→ **Source document**:
On 17 and 18 June 2026, the CELIS Institute and the Center for International Private Enterprise (CIPE) convened a special edition of the CELIS Thought Leaders Programme in Santiago. Held at Chile’s Ministry of Finance and Ministry of Foreign Affairs, the two-day programme brought together Chilean public officials, international experts, business associations, chambers of commerce and legal practitioners for a high-trust exchange on investment screening and economic security.

This edition deliberately differed from the programme’s established European format. Rather than helping practitioners compare several existing screening regimes, CELIS Thought Leaders Chile was conceived as a policy-learning and capacity-building dialogue centred on Chile’s own questions. Its purpose was to draw lessons from the experience of other jurisdictions - without importing a ready-made model - and to place those lessons at the disposal of Chilean decision-makers and stakeholders.

Two days, two complementary settings

The first day took the form of a closed-door, government-focused workshop at the Ministry of Finance.

The discussions examined how jurisdictions manage economic and strategic interdependencies; how targeted mitigation measures can address concrete risks without reducing screening to a binary decision to approve or prohibit an investment; and how a mechanism can be designed to deliver speed, predictability, legal certainty and appropriate avenues of review.

The second day, held at the Ministry of Foreign Affairs, widened the circle to include the business community, chambers of commerce and legal practitioners. Participants considered what investment screening can - and cannot - achieve, how it fits within a broader economic-security toolbox, and how any future framework could reconcile security objectives with Chile’s continuing need for investment, growth and competitiveness.

What participants explored

Comparative experience, not copy-and-paste regulation
International practice can illuminate the choices, trade-offs and institutional safeguards that matter. Any Chilean approach, however, would need to reflect Chile’s own legal order, institutions, economic structure and strategic priorities.

Screening as calibrated risk management
Investment screening need not operate solely as an approve-or-prohibit mechanism. Carefully designed mitigation measures can target specific concerns—including access to sensitive information or technology, continuity of critical services, and governance over strategic assets—while allowing an investment to proceed.

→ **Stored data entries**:
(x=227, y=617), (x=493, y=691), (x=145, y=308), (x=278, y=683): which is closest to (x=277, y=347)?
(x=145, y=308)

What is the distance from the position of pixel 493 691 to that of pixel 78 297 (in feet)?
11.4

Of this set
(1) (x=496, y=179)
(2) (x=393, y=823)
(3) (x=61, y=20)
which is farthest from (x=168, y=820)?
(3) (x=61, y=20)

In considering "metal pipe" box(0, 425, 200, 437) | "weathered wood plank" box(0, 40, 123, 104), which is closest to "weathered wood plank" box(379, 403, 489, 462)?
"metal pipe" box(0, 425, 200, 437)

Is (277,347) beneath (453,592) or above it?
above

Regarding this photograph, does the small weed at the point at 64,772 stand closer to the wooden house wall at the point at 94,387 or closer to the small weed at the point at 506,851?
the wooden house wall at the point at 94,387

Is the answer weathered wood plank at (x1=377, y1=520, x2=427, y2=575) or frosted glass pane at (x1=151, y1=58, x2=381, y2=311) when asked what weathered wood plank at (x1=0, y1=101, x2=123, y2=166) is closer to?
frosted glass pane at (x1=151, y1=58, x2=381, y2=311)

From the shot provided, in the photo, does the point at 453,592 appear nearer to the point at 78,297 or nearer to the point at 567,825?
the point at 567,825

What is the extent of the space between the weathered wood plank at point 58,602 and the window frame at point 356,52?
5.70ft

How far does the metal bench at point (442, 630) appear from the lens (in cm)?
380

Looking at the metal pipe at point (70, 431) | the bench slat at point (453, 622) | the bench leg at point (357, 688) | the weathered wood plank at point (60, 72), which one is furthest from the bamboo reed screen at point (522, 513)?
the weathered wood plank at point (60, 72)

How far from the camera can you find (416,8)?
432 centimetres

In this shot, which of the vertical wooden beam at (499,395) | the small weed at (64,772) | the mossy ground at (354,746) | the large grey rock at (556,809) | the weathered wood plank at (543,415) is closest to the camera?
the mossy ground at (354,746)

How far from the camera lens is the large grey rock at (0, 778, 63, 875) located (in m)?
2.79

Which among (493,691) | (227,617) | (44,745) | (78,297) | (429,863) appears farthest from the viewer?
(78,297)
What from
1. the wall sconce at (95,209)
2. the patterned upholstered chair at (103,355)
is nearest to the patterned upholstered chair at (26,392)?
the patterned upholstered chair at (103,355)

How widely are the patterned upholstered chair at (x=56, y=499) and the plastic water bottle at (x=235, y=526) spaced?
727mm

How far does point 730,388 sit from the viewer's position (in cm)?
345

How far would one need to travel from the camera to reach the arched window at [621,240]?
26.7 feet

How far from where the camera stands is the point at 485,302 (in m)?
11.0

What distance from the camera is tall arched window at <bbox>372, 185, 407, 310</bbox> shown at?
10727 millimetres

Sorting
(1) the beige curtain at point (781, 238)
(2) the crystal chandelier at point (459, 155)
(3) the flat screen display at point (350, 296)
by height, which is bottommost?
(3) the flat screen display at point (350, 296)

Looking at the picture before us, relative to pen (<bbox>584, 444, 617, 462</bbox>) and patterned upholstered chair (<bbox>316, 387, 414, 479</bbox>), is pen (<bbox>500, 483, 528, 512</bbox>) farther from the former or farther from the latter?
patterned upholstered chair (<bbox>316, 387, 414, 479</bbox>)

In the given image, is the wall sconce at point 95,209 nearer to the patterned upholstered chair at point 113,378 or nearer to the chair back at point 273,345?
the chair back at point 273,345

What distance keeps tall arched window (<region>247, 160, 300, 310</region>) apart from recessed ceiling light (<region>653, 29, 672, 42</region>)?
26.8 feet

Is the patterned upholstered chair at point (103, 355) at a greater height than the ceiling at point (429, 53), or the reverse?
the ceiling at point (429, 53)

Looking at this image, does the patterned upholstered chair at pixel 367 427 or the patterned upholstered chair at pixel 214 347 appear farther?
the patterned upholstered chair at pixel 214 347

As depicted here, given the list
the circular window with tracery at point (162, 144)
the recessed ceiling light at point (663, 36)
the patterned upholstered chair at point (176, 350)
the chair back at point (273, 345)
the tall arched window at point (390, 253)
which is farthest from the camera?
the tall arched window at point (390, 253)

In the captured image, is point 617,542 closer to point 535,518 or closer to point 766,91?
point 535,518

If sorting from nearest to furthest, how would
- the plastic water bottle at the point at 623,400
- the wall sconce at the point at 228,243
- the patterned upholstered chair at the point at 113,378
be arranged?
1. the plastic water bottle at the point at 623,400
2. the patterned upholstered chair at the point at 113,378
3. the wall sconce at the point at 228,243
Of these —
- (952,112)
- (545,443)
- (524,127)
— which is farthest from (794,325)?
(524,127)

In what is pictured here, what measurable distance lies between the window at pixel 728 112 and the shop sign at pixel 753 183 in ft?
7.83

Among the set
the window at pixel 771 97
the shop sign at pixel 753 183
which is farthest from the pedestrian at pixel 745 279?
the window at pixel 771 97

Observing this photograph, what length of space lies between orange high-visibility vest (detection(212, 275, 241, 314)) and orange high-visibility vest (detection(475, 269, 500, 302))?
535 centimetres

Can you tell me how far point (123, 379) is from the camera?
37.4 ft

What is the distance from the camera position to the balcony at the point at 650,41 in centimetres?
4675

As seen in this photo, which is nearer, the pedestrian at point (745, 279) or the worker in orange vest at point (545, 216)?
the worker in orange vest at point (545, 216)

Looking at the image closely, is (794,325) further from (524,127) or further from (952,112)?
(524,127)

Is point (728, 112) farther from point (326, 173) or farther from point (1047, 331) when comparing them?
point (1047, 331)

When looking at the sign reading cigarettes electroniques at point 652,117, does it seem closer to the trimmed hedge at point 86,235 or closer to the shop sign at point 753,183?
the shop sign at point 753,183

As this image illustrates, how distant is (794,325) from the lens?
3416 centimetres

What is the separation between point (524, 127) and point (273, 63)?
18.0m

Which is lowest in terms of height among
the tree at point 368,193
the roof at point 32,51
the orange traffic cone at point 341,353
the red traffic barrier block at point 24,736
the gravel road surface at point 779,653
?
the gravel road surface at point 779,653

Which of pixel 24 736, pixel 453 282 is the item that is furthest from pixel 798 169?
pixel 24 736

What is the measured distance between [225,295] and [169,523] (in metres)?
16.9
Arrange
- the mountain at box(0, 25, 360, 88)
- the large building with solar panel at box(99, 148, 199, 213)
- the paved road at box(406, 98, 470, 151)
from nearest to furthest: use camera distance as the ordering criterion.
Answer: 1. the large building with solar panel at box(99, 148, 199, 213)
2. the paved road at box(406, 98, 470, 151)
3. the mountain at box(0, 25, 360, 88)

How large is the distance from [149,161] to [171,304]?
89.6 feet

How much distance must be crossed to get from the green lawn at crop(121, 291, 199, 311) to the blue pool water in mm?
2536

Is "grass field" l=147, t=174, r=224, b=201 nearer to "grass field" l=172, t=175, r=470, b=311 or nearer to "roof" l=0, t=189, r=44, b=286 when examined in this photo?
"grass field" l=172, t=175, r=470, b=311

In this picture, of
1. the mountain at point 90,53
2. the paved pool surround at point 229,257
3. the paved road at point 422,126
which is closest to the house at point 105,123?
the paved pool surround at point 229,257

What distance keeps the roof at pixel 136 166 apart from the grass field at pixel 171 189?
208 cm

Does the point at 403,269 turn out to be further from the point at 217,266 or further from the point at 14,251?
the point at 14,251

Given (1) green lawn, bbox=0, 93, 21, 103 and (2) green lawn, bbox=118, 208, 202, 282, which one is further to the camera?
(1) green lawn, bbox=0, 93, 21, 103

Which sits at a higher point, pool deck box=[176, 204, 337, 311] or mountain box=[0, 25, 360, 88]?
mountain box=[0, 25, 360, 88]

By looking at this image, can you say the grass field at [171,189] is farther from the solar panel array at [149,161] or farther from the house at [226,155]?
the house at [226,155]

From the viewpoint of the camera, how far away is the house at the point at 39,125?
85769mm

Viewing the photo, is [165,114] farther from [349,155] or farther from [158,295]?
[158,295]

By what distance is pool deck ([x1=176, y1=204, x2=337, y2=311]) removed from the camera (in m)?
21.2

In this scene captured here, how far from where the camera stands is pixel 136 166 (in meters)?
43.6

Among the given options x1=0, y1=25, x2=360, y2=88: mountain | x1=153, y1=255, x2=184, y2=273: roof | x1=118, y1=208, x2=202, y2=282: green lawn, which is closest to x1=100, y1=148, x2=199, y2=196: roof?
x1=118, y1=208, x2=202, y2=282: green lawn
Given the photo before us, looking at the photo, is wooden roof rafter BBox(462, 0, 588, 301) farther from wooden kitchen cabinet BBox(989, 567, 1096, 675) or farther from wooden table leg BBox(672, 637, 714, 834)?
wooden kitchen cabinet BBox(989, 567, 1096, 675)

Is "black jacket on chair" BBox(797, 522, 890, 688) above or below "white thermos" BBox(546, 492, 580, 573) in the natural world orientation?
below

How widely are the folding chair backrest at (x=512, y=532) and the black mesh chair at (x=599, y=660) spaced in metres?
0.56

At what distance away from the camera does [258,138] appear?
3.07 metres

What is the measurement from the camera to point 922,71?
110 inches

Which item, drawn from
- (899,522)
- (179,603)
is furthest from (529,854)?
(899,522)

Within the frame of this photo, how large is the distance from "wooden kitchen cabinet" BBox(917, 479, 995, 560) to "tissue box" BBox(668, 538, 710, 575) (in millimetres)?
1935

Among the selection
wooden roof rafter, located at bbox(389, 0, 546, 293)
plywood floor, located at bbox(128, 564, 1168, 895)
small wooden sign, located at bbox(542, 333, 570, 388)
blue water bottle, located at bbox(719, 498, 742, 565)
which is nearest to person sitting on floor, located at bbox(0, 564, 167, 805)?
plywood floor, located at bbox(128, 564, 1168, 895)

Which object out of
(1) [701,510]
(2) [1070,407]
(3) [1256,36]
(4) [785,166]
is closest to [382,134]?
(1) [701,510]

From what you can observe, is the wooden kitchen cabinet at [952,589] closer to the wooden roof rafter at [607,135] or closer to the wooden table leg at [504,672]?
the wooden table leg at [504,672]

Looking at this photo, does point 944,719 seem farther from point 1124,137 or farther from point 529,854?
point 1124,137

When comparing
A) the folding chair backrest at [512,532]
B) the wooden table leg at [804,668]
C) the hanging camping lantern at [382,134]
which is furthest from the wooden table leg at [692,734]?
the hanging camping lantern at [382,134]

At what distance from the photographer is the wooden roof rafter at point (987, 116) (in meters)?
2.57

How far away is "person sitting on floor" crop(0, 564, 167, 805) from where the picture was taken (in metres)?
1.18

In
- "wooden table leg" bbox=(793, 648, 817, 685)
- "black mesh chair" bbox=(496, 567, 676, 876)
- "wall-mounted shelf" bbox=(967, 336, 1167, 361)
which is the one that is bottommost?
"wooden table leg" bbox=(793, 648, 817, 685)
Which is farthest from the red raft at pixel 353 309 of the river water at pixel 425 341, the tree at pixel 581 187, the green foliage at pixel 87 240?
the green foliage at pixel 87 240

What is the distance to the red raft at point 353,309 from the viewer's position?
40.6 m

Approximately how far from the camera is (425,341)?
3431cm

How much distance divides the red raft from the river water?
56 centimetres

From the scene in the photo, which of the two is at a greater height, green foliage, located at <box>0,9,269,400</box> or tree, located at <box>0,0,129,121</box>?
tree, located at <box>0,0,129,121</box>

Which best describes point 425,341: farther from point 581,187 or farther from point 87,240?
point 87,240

→ **Stated exercise 1**: In the account of the Santiago programme, write out the passage starting with "Two days, two" and going on through "avenues of review.", swapping "workshop" for "seminar".
→ **Stated exercise 2**: List every line in the listing that contains the string "river".

→ **Reply 1**:
Two days, two complementary settings

The first day took the form of a closed-door, government-focused seminar at the Ministry of Finance.

The discussions examined how jurisdictions manage economic and strategic interdependencies; how targeted mitigation measures can address concrete risks without reducing screening to a binary decision to approve or prohibit an investment; and how a mechanism can be designed to deliver speed, predictability, legal certainty and appropriate avenues of review.

→ **Reply 2**:
Which is farthest from the red raft at pixel 353 309 of the river water at pixel 425 341, the tree at pixel 581 187, the green foliage at pixel 87 240?
How much distance divides the red raft from the river water?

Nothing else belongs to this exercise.